Separating the Signal and the Noise

Applying statistical significance to your marketing analyses without overfitting the data. 

One of the biggest challenges facing a marketing analyst, particularly one tasked with analyzing “small data”, is making sure to draw statistically sound conclusions. Often, in an attempt to apply as many valuable attributes as possible to a data set, a statistical model can become so complex that it starts amplifying errors and losing it’s predictive value. In essence, the model begins to “memorize” the data, offering valid conclusions about the data set but losing the ability to properly analyze new data.

I’ll offer a real world example; one that I borrowed from an old colleague that has stuck with me. Imagine you’re at a symphony and you want to capture the music as accurately as you possibly can. In order to do so, you buy a top-of-the-line microphone and bring it into the concert hall. This microphone records with such acuity as to pick up all of the ambient sounds apart from the symphony. You hear people shuffling and clearing their throats, soft conversations from within the audience, programs crumpling in hands. Perhaps this ambient sound takes away from the symphony; even worse, perhaps it overwhelms the symphony and results in a recording that is muddled with background noise.

In this scenario, the omnidirectional microphone is the statistical model. The microphone, while very much capable in it’s own right, is much too powerful for the situation it’s being applied to. Perhaps a unidirectional microphone would have been more fitting. Your microphone overfits the symphony.

To give a more statistical example, and perhaps some insight into what caused this train of thought to leave the station, recently I was working on a data set that consisted of only 370 rows, each with as many as fifty-two attributes. I was tasked with isolating which particular metrics were predictive of attrition; this task was further complicated by the fact that I only had 70 or so historical data points to analyze.
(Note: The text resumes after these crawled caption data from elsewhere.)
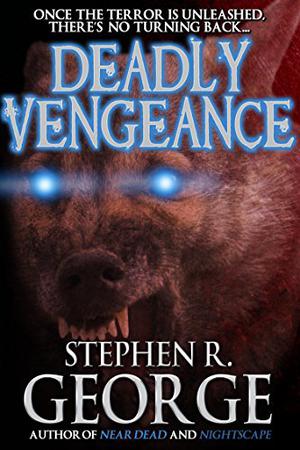 Deadly Vengeance by Stephen R. George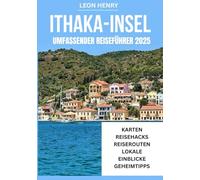 ITHAKA-INSEL UMFASSENDER REISEFÜHRER 2025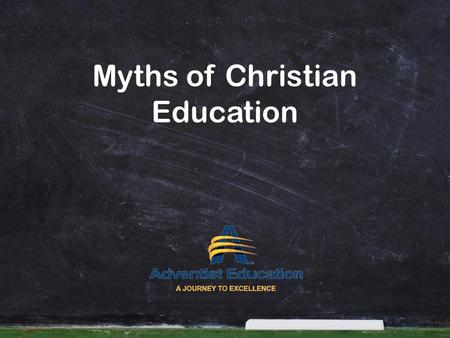 Myths of Christian Education. Adventist Education Unless the L ORD builds the house, the builders labor in vain. Unless the L ORD watches over the city,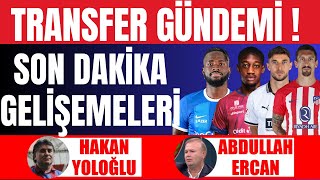 Transfer Gündemi Son Dakika Gelişmeleri ! Abdullah Ercan İle Gündemi Değerlendiriyoruz !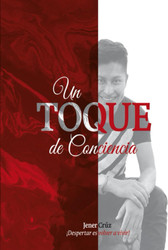 Un Toque de Conciencia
Fortunately, with fifty-two attributes at my disposal, the potential for meaningful, correlating metrics was immense, right?

Wrong. The deeper into the model I went, the less predictive it became. At first this didn’t make any sense — if I’m finding dozens of correlating, significant data pairs, why isn’t my model correctly predicting attrition? My model seemed infallible. My Pearson R’s were suggesting correlation; the corresponding P’s were suggesting complete significance.
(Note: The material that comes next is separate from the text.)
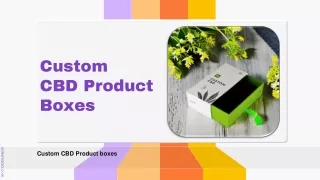 Custom CBD Product Boxes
Ultimately, the answer was buried in my inability to separate the signal from the noise. Consider the question here, simply: what factors contribute to attrition? In this scenario, the signal could be interpreted as metrics like purchase consistency, seasonality, return on investment and other, common data points that exist in most transactional data sets. But the noise? Oh, the noise. There is quite a bit of it in only 370 rows. When you consider the number of metrics for each parameter, 370*52, the opportunity for noisy, unpredictable data is immense. In this data set, finding the noise was relatively easy. Applying a regression model to such a small amount of data doesn’t make much sense. Breaking down metrics into population means and then into standard deviations also created a seemingly unnecessary amount of complexity. Unfortunately, identifying noise in a data model can be difficult; sometimes it’s only possible when the model fails to succeed in being predictive. When your test data starts to dramatically diverge from your training data, you’ve likely built a model that fits just a bit too well.
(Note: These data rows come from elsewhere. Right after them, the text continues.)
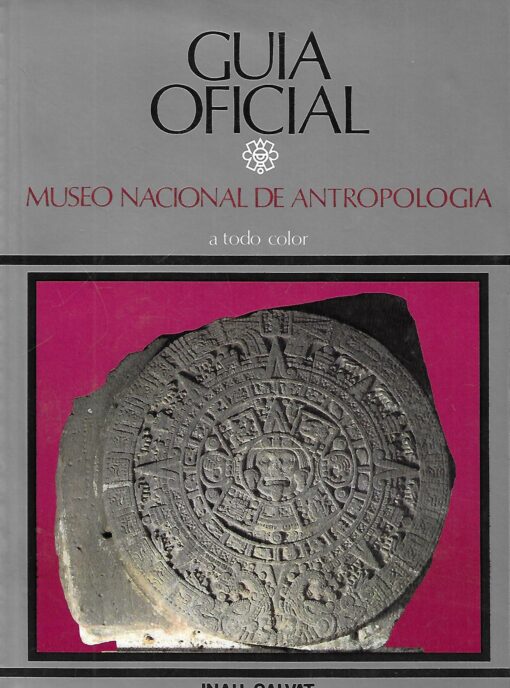 46496 1 510x688 - MUSEO NACIONAL DE ANTROPOLOGIA GUIA OFICIAL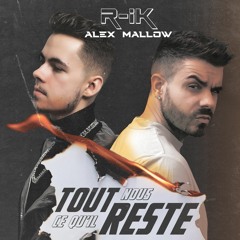 Tout Ce Qu'il Nous Reste (Feat Alex MALLOW)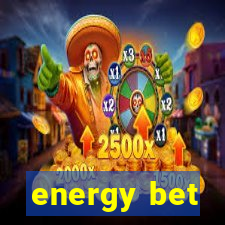 energy bet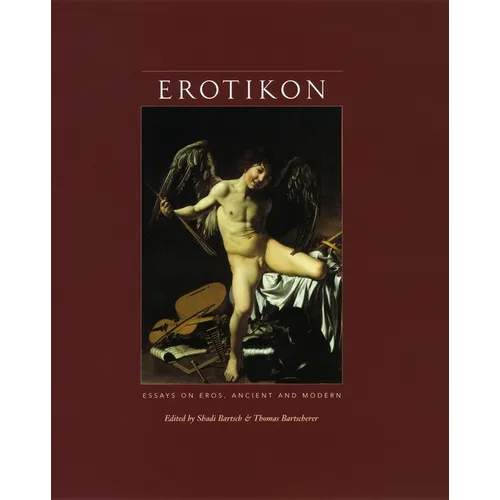 Erotikon: Essays on Eros, Ancient and Modern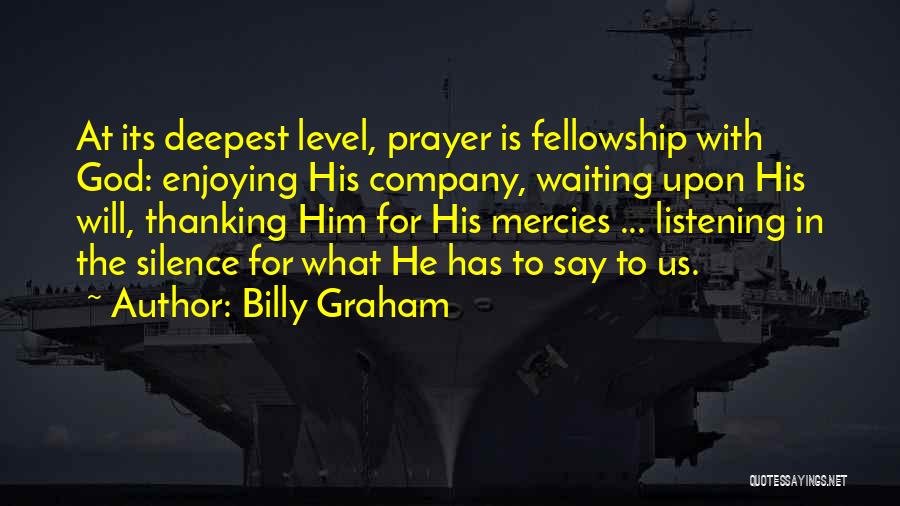 Billy Graham Quotes: At Its Deepest Level, Prayer Is Fellowship With God: Enjoying His Company, Waiting Upon His Will, Thanking Him For His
To summarize concisely, an overfitting model is one where the ratio of the complexity of the model to the training data size is too large. While striving for linearity, it’s very easy to lose sight of the goal. Making x and y linear is easy if you have a model complex enough to reduce the significance of each error down to almost zero. Any data set can be manipulated to the point where all of the data correlates so well as to be completely unrealistic. But, unfortunately, we live in a noisy world and your perfect, overfit model will sometimes fall apart when exposed to the elements.